SELECTED TEXT START

When the time to say good-bye arrives, we hand in the message. Then, a group photo is taken in front of the Mongolian flag that stands out on the entrance wall of the restaurant. We shake hands and greet the mayor and the Buddhist monks.
We greet also the Bishop and return to Arvaiheer with Enkh Joseph, the deacon, who in August will become the first Mongol priest of recent history. He will stay with us for a little while in order to acquire some pastoral experience before his ordination.
And with him, on May 19, we go to pay a visit to the executive staff of the Buddhist Monastery in Arvaiheer. Our reason for this visit is to hand in the message of the Pontifical Council for Interreligious Dialogue (PCID), just as we did in Kharkhorin. It is also the occasion to form friendship bonds of mutual respect and collaboration. We are accompanied by Mr. Batjargal, the vice-governor of the Uvurkhangai region, to which both Kharkhorin and Arvaiheer belong, who has organized this encounter. He, too, has good recollection of his recent trip to Italy with the mayor of Kharkhorin. The abbot is temporarily absent, but we are welcomed by three monks of the executive staff. We are directed to the second floor of the structure next to the monastery, where in the meantime all monks have gathered to begin the celebration of the Vesakh: during three days they will take turns in a sort of a non-stop choral performance in honor of the great feast. We explain the reason of our visit and present the message, while Mr. Batjargal confirms the seriousness of what he had the occasion to observe during his recent visit.

SELECTED TEXT END
DATASET SECTION START

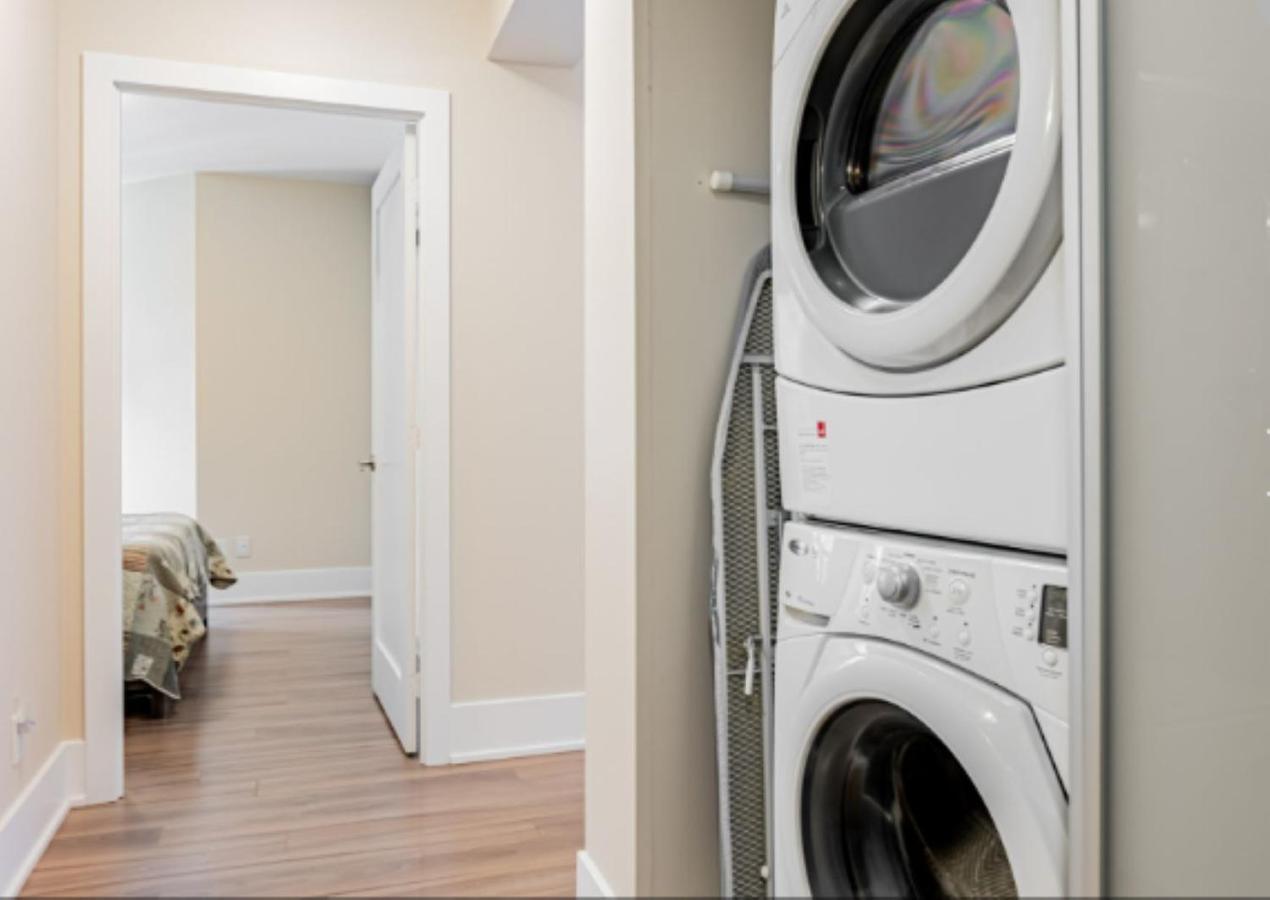 Executive 2 Beds Near Cn Tower, Rogers Centre, Scotia Area, Business District, Entertainment District, Lakeshore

DATASET SECTION END

EXERCISE SET ::
**1.** Can you reproduce the part of the account of the visits in Mongolia that begins at the words "We greet also" and stops after "before his ordination."?
**2.** Can you supply the next part of the account of the visits in Mongolia, picking up right after its final sentence?

ANSWERS TO THE PROBLEMS ::
**1.**
We greet also the Bishop and return to Arvaiheer with Enkh Joseph, the deacon, who in August will become the first Mongol priest of recent history. He will stay with us for a little while in order to acquire some pastoral experience before his ordination.

**2.**
At the end of our brief visit, it seems that they have enjoyed our presence, and invite us to return when their superior is also present. Probably, it is the first time that such an encounter has taken place in Arvaiheer. Maybe this could be a good opportunity to break some obstacles and try to know and respect one another, better…
We have a guided tour of the principal temple and finally take a photo to remember the day. The wind is still rather cold, but the mild season is arriving. For us, these days were very intense and significantly rich. We wish that also this may mark for the interreligious dialogue a positive and hopeful beginning.